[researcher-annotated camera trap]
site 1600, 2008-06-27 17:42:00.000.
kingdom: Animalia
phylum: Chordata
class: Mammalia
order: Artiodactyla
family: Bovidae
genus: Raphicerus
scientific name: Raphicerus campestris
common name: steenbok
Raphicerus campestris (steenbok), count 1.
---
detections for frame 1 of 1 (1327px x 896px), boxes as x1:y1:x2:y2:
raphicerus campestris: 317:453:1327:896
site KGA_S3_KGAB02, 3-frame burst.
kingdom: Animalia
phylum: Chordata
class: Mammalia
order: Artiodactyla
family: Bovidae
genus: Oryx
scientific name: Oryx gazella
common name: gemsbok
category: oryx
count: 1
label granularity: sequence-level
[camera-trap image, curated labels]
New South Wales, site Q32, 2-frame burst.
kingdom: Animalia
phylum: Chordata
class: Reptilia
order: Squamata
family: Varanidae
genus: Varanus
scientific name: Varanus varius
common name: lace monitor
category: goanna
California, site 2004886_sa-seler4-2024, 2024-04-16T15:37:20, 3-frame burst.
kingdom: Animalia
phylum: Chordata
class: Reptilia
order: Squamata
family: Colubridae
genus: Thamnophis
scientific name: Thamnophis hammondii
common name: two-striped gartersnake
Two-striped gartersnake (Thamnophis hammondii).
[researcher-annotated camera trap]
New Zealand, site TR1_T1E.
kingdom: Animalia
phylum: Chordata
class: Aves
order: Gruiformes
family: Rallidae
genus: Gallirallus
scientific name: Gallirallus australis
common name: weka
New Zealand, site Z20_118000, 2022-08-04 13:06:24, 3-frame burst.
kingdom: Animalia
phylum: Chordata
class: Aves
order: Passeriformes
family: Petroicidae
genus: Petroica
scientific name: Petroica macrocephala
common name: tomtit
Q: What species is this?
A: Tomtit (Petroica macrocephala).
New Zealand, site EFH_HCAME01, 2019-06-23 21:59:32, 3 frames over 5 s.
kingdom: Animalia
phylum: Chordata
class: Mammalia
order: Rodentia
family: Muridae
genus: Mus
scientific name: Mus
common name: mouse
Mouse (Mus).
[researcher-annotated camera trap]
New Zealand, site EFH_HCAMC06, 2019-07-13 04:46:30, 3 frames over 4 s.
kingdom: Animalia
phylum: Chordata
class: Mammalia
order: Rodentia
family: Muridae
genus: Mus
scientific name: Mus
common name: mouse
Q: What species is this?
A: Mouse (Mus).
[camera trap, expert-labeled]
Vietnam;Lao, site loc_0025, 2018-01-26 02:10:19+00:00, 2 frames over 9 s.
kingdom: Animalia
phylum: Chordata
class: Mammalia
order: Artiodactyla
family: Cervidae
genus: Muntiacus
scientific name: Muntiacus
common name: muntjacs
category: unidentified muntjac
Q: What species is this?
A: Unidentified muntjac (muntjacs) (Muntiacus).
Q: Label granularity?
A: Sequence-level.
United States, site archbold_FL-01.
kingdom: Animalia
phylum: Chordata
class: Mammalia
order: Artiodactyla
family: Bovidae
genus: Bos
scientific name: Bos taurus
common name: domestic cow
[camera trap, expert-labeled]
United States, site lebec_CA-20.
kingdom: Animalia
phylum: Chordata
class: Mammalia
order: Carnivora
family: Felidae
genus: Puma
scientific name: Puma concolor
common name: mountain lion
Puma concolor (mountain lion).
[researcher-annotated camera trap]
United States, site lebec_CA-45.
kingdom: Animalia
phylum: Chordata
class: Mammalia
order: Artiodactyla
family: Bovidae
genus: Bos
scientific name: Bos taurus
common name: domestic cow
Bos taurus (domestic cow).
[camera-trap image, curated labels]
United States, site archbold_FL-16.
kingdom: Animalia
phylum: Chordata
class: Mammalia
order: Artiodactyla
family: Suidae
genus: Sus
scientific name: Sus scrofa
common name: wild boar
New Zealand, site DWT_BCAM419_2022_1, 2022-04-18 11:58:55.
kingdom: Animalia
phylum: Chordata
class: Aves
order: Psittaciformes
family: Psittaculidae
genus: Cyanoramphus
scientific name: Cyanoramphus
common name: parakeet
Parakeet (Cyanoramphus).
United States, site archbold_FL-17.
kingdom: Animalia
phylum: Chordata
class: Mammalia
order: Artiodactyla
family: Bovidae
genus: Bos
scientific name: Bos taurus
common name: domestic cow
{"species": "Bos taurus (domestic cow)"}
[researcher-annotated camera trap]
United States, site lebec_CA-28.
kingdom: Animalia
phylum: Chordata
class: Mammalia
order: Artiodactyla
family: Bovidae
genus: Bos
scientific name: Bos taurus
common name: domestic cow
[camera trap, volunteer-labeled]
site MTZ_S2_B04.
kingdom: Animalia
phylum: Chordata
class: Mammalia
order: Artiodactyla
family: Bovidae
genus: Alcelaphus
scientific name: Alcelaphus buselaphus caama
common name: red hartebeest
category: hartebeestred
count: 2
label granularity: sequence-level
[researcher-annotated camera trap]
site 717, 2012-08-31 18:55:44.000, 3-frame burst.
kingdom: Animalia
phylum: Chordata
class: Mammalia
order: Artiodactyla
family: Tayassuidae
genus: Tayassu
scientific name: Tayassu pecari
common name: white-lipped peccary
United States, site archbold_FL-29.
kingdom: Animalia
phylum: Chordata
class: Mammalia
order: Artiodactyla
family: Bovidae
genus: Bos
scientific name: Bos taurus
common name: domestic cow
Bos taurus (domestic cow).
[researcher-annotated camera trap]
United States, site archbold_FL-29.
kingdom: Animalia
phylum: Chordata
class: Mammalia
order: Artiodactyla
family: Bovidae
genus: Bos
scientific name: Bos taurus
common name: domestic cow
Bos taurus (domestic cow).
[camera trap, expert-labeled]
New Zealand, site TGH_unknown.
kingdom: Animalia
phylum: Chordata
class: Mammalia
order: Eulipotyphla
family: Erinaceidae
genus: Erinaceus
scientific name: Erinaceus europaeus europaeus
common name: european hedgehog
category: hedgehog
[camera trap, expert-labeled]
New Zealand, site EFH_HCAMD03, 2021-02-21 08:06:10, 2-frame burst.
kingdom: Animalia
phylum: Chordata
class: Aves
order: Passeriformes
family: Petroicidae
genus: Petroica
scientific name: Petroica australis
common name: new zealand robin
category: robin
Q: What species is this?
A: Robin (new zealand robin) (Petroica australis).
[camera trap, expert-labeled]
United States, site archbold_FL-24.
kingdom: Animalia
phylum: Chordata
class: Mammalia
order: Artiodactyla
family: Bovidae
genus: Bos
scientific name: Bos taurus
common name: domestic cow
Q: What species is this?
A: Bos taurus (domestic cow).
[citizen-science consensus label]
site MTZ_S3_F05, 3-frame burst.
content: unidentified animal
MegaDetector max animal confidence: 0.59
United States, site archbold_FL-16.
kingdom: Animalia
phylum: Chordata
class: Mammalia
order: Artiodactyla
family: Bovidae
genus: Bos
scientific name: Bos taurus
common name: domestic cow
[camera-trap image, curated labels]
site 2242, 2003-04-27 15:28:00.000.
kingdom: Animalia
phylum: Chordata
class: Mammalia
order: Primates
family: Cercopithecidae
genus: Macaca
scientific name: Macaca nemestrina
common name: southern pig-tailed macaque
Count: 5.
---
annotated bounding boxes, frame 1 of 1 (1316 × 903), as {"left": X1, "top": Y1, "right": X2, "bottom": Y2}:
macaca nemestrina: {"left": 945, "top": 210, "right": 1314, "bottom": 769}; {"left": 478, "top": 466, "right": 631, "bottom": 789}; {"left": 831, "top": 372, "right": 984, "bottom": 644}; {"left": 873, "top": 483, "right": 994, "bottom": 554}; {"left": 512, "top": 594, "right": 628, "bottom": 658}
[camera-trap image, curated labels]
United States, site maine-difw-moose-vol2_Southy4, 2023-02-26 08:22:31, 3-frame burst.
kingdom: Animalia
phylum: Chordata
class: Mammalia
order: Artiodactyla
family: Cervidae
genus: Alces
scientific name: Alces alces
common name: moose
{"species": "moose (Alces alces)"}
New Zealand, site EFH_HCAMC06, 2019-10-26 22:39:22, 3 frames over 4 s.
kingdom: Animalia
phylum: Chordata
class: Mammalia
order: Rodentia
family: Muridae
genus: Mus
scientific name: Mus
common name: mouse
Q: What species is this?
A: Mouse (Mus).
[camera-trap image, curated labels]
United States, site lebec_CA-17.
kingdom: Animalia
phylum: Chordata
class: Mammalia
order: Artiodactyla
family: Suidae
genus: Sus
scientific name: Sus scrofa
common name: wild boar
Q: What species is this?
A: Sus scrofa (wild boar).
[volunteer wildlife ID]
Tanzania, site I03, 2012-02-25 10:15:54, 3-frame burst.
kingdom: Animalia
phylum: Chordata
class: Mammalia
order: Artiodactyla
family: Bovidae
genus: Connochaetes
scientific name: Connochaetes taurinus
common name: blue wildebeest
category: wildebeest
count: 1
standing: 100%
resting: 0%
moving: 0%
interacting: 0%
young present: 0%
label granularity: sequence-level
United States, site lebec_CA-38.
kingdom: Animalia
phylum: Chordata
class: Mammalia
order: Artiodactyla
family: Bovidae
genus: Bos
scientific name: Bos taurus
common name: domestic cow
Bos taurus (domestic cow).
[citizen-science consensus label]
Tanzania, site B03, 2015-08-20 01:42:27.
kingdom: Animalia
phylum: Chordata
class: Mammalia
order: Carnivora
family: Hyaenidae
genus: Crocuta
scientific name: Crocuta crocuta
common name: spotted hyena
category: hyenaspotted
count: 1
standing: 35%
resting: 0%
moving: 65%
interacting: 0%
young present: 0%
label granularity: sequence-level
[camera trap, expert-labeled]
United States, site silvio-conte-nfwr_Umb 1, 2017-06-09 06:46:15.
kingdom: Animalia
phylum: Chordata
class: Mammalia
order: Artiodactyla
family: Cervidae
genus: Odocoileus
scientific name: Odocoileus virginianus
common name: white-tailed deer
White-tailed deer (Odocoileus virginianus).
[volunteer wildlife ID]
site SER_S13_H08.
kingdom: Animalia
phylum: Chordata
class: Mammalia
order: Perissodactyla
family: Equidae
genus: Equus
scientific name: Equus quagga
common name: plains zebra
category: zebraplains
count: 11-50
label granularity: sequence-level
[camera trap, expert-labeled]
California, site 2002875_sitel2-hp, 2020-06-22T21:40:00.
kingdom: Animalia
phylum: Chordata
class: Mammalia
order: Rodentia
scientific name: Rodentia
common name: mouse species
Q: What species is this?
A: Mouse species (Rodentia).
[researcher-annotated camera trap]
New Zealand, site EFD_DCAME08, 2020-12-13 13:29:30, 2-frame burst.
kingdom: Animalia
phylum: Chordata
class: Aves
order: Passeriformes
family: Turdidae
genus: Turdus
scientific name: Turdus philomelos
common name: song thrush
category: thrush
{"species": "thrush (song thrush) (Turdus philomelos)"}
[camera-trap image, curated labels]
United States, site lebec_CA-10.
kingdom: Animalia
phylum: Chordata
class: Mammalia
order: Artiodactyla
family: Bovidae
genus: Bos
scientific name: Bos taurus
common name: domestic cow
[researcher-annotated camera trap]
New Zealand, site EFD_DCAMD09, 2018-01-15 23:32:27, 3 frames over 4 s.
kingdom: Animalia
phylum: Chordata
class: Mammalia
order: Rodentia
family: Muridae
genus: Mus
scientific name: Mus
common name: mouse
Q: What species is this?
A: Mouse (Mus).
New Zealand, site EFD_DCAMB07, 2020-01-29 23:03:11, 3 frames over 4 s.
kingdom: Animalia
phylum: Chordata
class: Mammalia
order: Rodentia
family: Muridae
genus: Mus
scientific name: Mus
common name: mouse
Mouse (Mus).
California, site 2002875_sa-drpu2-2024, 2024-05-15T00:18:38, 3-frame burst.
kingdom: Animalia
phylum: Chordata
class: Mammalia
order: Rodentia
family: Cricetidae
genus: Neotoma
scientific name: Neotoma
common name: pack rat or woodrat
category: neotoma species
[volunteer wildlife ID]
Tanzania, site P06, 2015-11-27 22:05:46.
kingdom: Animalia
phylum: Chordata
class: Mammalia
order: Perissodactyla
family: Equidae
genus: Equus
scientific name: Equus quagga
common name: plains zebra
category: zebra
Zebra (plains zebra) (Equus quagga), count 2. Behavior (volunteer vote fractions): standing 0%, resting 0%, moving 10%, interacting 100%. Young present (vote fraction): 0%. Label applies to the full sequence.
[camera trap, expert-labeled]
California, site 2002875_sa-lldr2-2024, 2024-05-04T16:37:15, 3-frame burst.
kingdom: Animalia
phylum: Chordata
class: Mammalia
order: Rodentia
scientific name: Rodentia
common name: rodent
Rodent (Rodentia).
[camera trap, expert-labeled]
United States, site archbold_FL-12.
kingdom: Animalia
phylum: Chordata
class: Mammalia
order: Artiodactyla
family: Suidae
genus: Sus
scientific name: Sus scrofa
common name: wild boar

◇ ◇ ◇

Each line from the top of the records down to the one with "scientific name: Raphicerus campestris" must be retyped exactly; include both ends and nothing else.

▶ [RESULT BELOW]
[researcher-annotated camera trap]
site 1600, 2008-06-27 17:42:00.000.
kingdom: Animalia
phylum: Chordata
class: Mammalia
order: Artiodactyla
family: Bovidae
genus: Raphicerus
scientific name: Raphicerus campestris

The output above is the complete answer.